Elsevier

Vaccine

Volume 29, Issue 1, 10 December 2010, Pages 11-16
Vaccine

Imperfect vaccine-induced immunity and whooping cough transmission to infants

https://doi.org/10.1016/j.vaccine.2010.10.029Get rights and content

Abstract

Whooping cough, caused by B. pertussis and B. parapertussis, has increased in incidence throughout much of the developed world since the 1980s despite high vaccine coverage, causing an increased risk of infection in infants who have substantial disease-induced mortality. Duration of immunity and epidemically significant routes of transmission across age groups remain unclear and deserve further investigation to inform vaccination strategies to better control pertussis burden. The authors analyze age- and species-specific whooping cough tests and vaccine histories in Massachusetts from 1990 to 2008. On average, the disease-free duration is 10.5 years. However, it has been decreasing over time, possibly due to a rising force of infection through increased circulation. Despite the importance of teenage cases during epidemics, wavelet analyses suggest that they are not the most important source of transmission to infants. In addition, the data indicate that the B. pertussis vaccine is not protective against disease induced by B. parapertussis.

Introduction

Whooping cough remains an important public health problem worldwide and a major cause of infant mortality. Despite routine and mass vaccination campaigns for over 50 years incidence in many developed countries has been increasing since the 1980s [1], with a marked rise in cases in teenagers and adults [2], [3]. Infections in adults and/or teenagers have been shown to be responsible for transmission to non-fully immunized infants [4], [5], [6], who have close to a 1% case-fatality rate [7]. The rise in cases in older, vaccinated individuals raises the concern that infants receive decreasing protection by vaccine-induced herd immunity. We explore the population-level effects of imperfect or temporary vaccine-induced immunity against both dominant etiological agents, Bordetella pertussis and B. parapertussis, and the impact of the resultant cases in teenagers and adults on transmission to infants through analysis of temporal and age-related patterns of B. pertussis and B. parapertussis infections in Massachusetts from 1990 through 2008.

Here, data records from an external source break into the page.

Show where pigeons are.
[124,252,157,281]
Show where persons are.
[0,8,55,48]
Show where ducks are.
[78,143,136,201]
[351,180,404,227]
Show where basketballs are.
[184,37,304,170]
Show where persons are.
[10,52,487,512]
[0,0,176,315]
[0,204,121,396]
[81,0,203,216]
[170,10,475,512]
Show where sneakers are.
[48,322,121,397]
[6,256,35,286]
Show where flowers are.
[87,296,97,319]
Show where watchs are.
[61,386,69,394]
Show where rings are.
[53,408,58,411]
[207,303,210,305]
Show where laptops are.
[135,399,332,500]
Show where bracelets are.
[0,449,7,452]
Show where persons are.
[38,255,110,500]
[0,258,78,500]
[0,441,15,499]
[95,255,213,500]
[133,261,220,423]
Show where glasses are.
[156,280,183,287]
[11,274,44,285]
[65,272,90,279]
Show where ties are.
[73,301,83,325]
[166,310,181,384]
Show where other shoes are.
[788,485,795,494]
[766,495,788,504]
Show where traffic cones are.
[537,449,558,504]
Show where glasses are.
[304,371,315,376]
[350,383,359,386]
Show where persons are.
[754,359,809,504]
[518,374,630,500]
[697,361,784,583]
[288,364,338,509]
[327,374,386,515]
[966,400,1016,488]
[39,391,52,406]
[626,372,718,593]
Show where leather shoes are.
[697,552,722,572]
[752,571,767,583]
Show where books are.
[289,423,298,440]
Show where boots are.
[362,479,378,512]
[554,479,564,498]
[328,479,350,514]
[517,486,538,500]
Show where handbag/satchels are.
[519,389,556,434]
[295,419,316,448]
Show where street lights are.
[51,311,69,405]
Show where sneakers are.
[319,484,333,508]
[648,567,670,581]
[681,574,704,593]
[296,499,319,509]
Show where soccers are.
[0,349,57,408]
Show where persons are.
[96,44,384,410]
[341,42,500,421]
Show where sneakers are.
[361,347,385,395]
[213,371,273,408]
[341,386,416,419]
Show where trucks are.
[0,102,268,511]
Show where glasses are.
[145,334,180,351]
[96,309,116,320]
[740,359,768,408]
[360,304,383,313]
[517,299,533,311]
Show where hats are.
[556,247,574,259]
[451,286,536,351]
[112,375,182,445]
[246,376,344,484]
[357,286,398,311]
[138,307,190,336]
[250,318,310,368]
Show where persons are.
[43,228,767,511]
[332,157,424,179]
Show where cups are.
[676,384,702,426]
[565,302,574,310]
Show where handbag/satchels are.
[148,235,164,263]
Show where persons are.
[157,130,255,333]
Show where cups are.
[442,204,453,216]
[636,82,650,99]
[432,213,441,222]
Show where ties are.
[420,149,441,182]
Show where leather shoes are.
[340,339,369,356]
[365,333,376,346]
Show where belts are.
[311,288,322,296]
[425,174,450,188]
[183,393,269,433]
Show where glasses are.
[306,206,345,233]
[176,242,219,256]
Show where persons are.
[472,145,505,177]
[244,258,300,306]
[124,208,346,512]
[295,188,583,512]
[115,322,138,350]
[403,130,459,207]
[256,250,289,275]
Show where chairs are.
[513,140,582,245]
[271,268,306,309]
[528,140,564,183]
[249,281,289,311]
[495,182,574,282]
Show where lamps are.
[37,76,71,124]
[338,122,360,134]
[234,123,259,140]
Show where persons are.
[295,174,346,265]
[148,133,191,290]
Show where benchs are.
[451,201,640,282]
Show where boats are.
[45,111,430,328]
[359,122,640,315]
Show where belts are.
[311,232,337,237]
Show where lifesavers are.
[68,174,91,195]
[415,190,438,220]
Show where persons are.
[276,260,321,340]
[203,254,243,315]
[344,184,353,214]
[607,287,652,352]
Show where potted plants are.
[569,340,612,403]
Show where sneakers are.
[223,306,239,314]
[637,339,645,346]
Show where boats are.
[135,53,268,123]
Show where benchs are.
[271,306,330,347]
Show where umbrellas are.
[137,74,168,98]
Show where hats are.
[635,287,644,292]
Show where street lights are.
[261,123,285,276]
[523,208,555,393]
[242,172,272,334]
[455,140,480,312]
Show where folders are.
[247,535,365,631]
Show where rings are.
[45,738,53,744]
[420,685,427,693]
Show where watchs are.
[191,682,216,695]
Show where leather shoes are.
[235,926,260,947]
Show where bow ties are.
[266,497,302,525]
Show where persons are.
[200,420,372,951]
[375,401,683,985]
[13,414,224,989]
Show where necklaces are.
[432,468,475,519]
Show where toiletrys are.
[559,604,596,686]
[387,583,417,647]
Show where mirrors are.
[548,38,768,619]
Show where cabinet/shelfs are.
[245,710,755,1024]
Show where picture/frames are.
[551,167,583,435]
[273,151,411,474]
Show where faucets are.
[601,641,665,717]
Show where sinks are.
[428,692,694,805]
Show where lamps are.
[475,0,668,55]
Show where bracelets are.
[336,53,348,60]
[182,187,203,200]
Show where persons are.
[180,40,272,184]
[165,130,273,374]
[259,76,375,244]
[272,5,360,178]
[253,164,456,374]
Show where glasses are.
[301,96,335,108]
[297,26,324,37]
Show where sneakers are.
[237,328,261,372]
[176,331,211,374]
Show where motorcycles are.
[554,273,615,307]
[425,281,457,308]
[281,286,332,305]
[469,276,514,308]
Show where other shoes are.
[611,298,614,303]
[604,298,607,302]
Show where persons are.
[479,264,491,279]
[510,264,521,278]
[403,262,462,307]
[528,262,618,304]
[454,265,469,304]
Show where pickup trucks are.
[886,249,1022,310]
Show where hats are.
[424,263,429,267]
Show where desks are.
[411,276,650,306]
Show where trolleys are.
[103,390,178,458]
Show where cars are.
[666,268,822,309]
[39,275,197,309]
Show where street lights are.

The Massachusetts Department of Public Health (MDPH) provides most childhood vaccinations free of charge, and has very high immunization rates. It provides pertussis diagnostic services statewide and operates a robust pertussis surveillance program, which, since 1999, includes contact tracing to identify the source for cases in infants less than one year old. The MDPH recommends administering five doses at ages two, four, six and 15–18 months, and the last one between ages four and six years. In October 1995, the immunization guidelines changed from recommending the whole cell to the acellular pertussis vaccine for all five doses [2]. However, the transition between the vaccines was prolonged, precluding analysis of vaccine efficacy based solely on time period, and necessitating the use of individuals’ vaccine histories, as we use here. Teenage and adult boosters (TDaP) are recommended as well and have been available since 2005.

The duration of immunity against B. pertussis provided by the pertussis vaccines has been estimated to be a maximum of 15 years [8]. This implies that in a highly vaccinated population, without any boosters, there are wide age-classes in which B. pertussis can circulate, and from which it can escape to cause infections in infants. Two hypotheses have been put forward regarding the impact of teenage- and adult-cases on infections in infants. Either epidemics among teenagers lead to infections in infants [9], or subclinically infected adults are responsible for infection of prevaccine-age infants [10]. Subclinical infections are often not diagnosed until long after the infection took place because the symptoms were not severe enough to bring a patient to the doctor’s office right away. Additionally, the contact tracing program in Massachusetts identified some cases that were too mild to be identified except through contact tracing from an infant infection. It is suspected that these individuals were actually the cause of the infant case, despite the fact that their date of diagnosis was later.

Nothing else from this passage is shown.